US 12,456,159 B1
	Systems and methods for object detection in spherical videos
Amine Chadli, San Mateo, CA (US); Rawia Mhiri Ep Hakim, Lille (FR); Ralph McEntagart, Ville en Sallaz (FR); and Amine Belhakimi, Paris (FR)
Assigned to GoPro, Inc., San Mateo, CA (US)
Filed by GoPro, Inc., San Mateo, CA (US)
Filed on Jun. 14, 2024, as Appl. No. 18/744,422.
Int. Cl. G06T 3/16 (2024.01); G06T 5/80 (2024.01); G06T 7/20 (2017.01); G06T 7/70 (2017.01); G06V 20/40 (2022.01)

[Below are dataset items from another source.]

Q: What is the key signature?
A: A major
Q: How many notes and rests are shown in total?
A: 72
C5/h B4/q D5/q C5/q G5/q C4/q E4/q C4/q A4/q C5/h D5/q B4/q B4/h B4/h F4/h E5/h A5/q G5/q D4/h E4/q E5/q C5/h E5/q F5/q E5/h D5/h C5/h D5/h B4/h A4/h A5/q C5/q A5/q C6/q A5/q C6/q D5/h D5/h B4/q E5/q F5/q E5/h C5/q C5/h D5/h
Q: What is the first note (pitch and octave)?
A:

CPC G06T 3/16 (2024.01) [G06T 5/80 (2024.01); G06T 7/20 (2013.01); G06T 7/70 (2017.01); G06V 20/46 (2022.01); G06T 2207/10016 (2013.01)]

20 Claims

1. A system for object detection in spherical videos, the system comprising:

one or more physical processors configured by machine-readable instructions to:

obtain video information defining a spherical video, the spherical video having a progress length, the spherical video including spherical visual content viewable as a function of progress through the progress length, wherein the spherical visual content has a field of view of 360 degrees;

generate multiple perspective projections of the spherical visual content, individual perspective projections providing a two-dimensional view of an extent of the spherical visual content, adjacent perspective projections having an overlap, wherein the multiple perspective projections of the spherical visual content are generated without use of equirectangular projection;

perform object detection in the multiple perspective projections, the object detection including identification of objects depicted within the multiple perspective projections, determination of placement of the identified objects, and generation of scores for the identified objects, the scores for the identified objects indicating confidence of the object detection for the identified objects, the placement of the identified objects including positions and sizes of the identified objects in the multiple perspective projections wherein a given object is identified within a given perspective projection, the given object being a given distance from a boundary of the given perspective projection, the given object having a given score;

modify one or more of the scores for the identified objects based on proximity of the identified objects to boundaries of the multiple perspective projections, wherein the given score for the given object is modified based on the given distance of the given object from the boundary of the given perspective projection;

project the placement of the identified objects within the multiple perspective projections to the spherical visual content;

identify multiple detections of a single object within the identified objects;

filter out one or more of the multiple detections of the single object from the identified objects as being redundant detection based on the scores for the identified objects; and

perform object tracking in the spherical video based on the projected placement of the identified objects in the spherical visual content.